About 40,000 Unionized Verizon Workers Walk Off the Job (reuters.com)
An anonymous reader quotes a report from Reuters: In one of the largest U.S. strikes in recent years, nearly 40,000 Verizon workers walked off the job on Wednesday after contract talks hit an impasse. The event got a boost as U.S. Democratic presidential hopeful Bernie Sanders joined them at a Brooklyn rally ahead of the New York primary next week. The strike was called by the Communications Workers of America (CWA) and the International Brotherhood of Electrical Workers that jointly represent employees with such jobs as customer services representatives and network technicians in Verizon Communications Inc's traditional wireline phone operations. The strike could affect service in Verizon's Fios Internet, telephone and TV services businesses across several U.S. East Coast states, including New York, Massachusetts and Virginia. Verizon and the unions have been talking since last June over the company's plans to cut healthcare and pension-related benefits over a three-year period. The workers have been without a contract since its agreement expired in August. Issues include healthcare, offshoring call center jobs, temporary job relocations and pensions.
Perhaps, but we need more of this. People standing up to large corporate interests who just want to keep cutting jobs, pay, and benefits is a good thing. That so many working people are brainwashed to believe otherwise is a tragedy.
Corporations gain bargaining power by (allegedly) shareholders pooling capital. It's very hard to find someone who'll argue that corporations shouldn't act in their own interests. Why is it therefore wrong for labor to do the same? It isn't, and it's way past time for workers to figure that out.
We've all endured more injustices than what started the American Revolution in the first place--those injustices then being both government and corporate just like today (The Boston Tea Party was a revolt against corporate welfare, not against taxes. Go look it up.) Yet we can't even fathom actually doing something about it. This needs to change.
I wish these workers good luck. They're gonna need it with all the corporate media and paid shills everywhere about to be against them.
It's a power struggle between union and management, and although I think a fair deal can be reached, the management clearly needs to be sent a signal.
We simply don't care any more about increasing share holder value at the expense of jobs.
The UAW strikes didn't cause the outflow of employment from Detroit.
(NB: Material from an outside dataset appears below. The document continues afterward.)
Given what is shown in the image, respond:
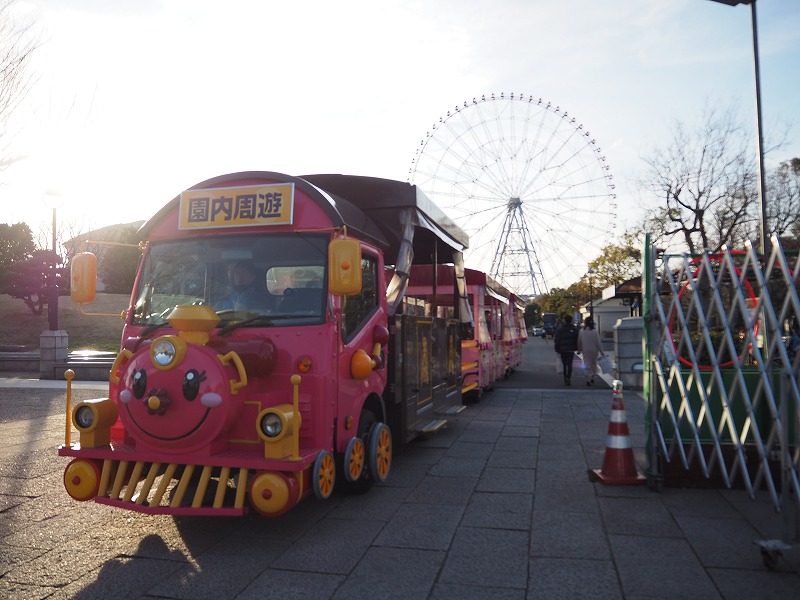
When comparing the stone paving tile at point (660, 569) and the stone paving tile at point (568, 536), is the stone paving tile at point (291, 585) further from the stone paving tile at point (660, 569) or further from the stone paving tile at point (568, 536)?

It was a consequence of NAFTA cheapening the import cost of goods made in Mexico.
Since it's really off topic, I'd prefer not debating the merits and problems of NAFTA here. Yes, union negotiating and poor management did contribute. But the union strikes weren't the single cause of that employment offshoring.
How is striking going to convince a corporation to stop offshoring and automating jobs? It seems to me that it will convince them to do more.
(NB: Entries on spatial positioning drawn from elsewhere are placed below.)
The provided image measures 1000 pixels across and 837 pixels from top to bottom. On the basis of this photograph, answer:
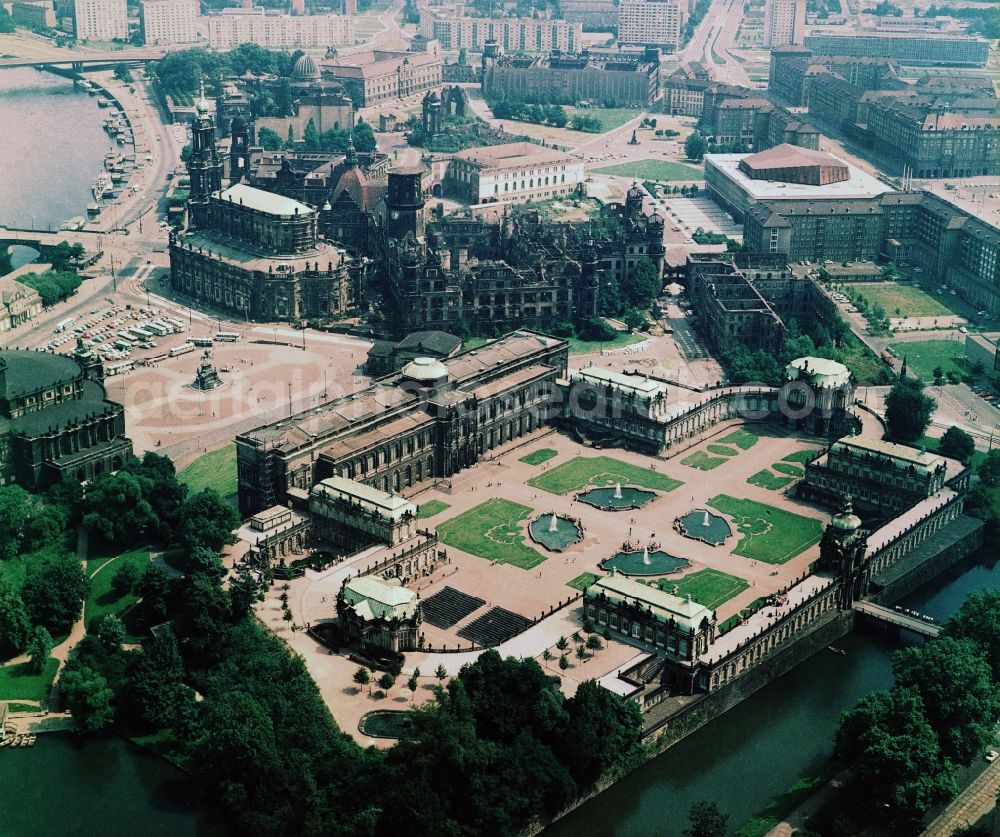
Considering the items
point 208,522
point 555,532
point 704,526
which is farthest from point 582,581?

Notice the groups mentioned in TFS, including an "Electrical Workers" union.
Verizon can't really "offshore" or "automate" electrical wire installations in houses or businesses, or electrical repairs that need to be tailored to a specific location.
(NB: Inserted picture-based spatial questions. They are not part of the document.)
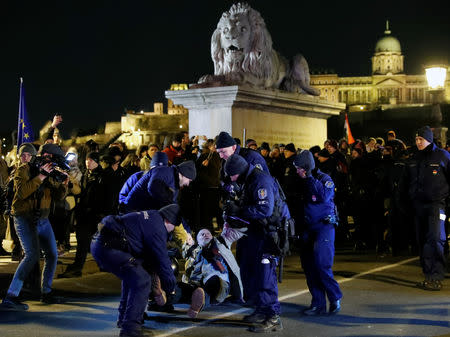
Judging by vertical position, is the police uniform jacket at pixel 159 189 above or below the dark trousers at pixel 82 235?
above

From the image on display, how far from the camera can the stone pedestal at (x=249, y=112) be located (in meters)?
17.9

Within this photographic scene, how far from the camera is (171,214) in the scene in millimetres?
7648

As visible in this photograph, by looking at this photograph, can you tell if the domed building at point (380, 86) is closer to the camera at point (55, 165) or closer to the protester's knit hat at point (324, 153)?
the protester's knit hat at point (324, 153)

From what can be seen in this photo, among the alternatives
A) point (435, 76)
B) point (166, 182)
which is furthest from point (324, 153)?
point (166, 182)

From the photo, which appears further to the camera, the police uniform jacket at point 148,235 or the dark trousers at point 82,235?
the dark trousers at point 82,235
Granted, some of the other striking workers may be in service applications that could theoretically be sent overseas, but as long as the workers who do actual work that is required to be physically located within the U.S. are standing in solidarity with the other workers, Verizon could be a heap of trouble without those folks.
Not every job can be offshored. Skilled trades that deal directly with customers' equipment at a physical location (electricians, plumbers, etc.) are harder to offshore than just about anything else... including management.
the root of the problem is that unionized workers are lazy shit bags that work in a business unit that is slowly dwindling away.
source: 2 yrs of having to deal with their bullshit.
I disagree. The problem is not the union workers. It is the whole VZ system.
The reason the business unit is fading away is the upper management has underfunded everything in wireline. I visited one plant where the furniture was from the 70/80s and equally nasty to show for it.
It was amazing frustrating to do *anything* in that company. Most projects that should take 3-6 months front to end take 2-3 years to do. That is with 0 union employees involved. I would regularly see projects canceled not because they were bad. But simply because someone else in the company wanted to do the exact same thing and then never deliver on it. Poor technical decisions made at upper levels based on something along the lines 'its always been done that way'.
The whole thing is being setup to be sold off to other phone companies leaving only VZW left.